Preservation Magazine, Spring 2019

President's Note: Spring on the Tidal Basin

Paul Edmondson.

For as long as humans have walked the earth, we have rejoiced in the gift of spring. It is the season of revival and reinvention, new ideas and creative ferment. “Along the river, over the hills, in the ground, in the sky,” John Muir marveled in 1911, “spring work is going on with joyful enthusiasm, new life, new beauty, unfolding, unrolling in glorious exuberant extravagance.”

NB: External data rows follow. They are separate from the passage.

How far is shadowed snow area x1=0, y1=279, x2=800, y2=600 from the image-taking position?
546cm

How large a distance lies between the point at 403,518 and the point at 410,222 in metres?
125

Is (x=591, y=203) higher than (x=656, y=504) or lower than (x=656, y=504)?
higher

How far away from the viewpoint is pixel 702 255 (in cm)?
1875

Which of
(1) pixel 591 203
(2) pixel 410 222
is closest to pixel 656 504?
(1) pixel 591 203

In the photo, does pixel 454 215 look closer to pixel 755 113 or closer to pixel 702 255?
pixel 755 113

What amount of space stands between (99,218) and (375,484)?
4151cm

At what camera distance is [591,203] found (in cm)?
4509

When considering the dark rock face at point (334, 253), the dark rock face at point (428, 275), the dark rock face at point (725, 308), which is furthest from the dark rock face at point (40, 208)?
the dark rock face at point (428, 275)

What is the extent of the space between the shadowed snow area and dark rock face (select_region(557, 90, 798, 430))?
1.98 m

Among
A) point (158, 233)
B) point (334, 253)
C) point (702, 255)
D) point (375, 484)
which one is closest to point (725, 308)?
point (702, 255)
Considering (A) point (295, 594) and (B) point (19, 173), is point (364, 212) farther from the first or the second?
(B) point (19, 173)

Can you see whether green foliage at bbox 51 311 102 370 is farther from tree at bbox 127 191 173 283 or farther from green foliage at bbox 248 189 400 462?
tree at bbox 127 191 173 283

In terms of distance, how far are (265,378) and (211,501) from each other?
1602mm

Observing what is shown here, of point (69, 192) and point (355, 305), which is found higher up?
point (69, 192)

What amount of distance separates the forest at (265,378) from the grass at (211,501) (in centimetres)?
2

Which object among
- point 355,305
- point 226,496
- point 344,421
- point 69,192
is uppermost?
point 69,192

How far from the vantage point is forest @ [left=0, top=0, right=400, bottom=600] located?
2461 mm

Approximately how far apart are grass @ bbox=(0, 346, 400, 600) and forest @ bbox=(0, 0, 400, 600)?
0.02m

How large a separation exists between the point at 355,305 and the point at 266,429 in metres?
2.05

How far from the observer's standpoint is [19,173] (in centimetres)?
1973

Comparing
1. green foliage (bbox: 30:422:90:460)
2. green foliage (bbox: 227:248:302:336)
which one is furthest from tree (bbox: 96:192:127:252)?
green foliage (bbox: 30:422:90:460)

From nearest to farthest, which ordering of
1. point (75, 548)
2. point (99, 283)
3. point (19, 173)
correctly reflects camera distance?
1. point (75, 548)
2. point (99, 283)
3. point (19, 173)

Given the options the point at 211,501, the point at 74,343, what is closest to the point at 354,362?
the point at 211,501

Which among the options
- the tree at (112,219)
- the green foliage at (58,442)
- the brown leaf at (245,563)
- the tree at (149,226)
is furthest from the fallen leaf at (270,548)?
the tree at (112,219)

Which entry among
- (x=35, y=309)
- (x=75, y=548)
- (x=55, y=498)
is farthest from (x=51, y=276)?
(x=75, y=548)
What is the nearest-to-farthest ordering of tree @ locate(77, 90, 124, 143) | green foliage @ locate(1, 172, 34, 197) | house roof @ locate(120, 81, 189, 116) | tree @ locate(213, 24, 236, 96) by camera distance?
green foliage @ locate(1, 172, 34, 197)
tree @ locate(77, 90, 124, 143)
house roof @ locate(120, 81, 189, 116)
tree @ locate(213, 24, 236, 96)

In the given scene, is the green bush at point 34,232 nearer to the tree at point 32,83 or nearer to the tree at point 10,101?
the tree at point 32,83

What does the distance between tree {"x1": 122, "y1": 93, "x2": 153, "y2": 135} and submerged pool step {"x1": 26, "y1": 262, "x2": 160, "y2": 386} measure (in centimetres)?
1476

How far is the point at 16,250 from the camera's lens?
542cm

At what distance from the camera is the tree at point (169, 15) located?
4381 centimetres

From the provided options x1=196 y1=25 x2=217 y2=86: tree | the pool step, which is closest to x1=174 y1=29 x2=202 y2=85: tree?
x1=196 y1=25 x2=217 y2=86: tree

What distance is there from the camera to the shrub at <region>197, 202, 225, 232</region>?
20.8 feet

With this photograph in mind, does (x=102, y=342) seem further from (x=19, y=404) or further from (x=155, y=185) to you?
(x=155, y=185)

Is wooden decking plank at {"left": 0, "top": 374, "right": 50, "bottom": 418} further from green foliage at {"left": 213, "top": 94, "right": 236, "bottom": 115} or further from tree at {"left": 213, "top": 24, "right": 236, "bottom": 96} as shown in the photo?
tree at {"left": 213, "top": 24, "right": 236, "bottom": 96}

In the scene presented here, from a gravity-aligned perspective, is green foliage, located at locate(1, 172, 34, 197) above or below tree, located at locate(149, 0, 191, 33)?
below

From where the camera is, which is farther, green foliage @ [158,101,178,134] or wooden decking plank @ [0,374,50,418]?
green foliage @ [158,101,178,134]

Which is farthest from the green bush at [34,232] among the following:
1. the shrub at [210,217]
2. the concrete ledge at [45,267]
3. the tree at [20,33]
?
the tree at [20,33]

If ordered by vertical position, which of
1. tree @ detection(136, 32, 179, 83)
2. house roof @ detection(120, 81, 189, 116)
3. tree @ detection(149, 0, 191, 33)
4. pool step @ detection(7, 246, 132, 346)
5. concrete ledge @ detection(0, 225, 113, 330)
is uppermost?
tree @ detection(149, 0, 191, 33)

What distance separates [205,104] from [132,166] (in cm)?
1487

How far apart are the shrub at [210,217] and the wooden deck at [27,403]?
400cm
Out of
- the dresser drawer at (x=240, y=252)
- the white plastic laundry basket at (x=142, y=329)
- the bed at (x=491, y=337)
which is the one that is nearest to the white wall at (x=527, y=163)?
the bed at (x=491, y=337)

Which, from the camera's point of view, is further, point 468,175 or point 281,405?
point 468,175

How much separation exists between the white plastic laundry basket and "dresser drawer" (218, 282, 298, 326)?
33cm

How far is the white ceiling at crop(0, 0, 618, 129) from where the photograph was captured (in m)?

Spring is celebrated in a host of different ways. In Washington, D.C., as more than 1.5 million visitors each year can attest, spring’s return is embodied by the annual National Cherry Blossom Festival: four weeks when the monuments and memorials that reflect America’s history are briefly, suddenly framed in riotous pink, thanks to the 3,000 cherry blossom trees—a gift from the mayor of Tokyo—that have lined the Tidal Basin of our National Mall since 1912.

Unfortunately, visitors to the 107-acre Tidal Basin often experience flooded sidewalks, outdated facilities, and crumbling infrastructure alongside the magnificent memorials to Thomas Jefferson, Martin Luther King Jr., and Franklin Delano Roosevelt. While the National Park Service has worked hard to maintain the Basin over the years, funding constraints and a changing landscape have worn down this critical section of “America’s front yard.” Simply put, it’s time for some spring cleaning.

That’s why, as one of our new National Treasure projects for 2019, we are proud to join the Park Service and the Trust for the National Mall in a multi-year campaign to explore and enact a long-term preservation solution for the Tidal Basin. As part of this communal endeavor, we plan to engage the public and practitioners in developing a bold, creative, and integrated vision for the Tidal Basin going forward, one that will incorporate hydrology, security, the cultural landscape, and the visitor experience.

As our national public park, where millions of visitors come together in appreciation of our shared history and democratic journey—not to mention the beautiful blossoms!—the Mall deserves an ambitious and innovative preservation plan to secure its future for the next century. And given the Park Service’s nearly $12 billion backlog in deferred maintenance, the Basin is only one of hundreds of national parks and historic sites across the country in need of attention and funding.

While this figure may seem rightfully daunting, the spirit and splendor of this season remind us that new opportunities for positive change are always ahead. With spring in our step, we’re getting to work.

Paul Edmondson, National Trust President and CEO

Paul Edmondson was the president & CEO of the National Trust for Historic Preservation from 2018-2023.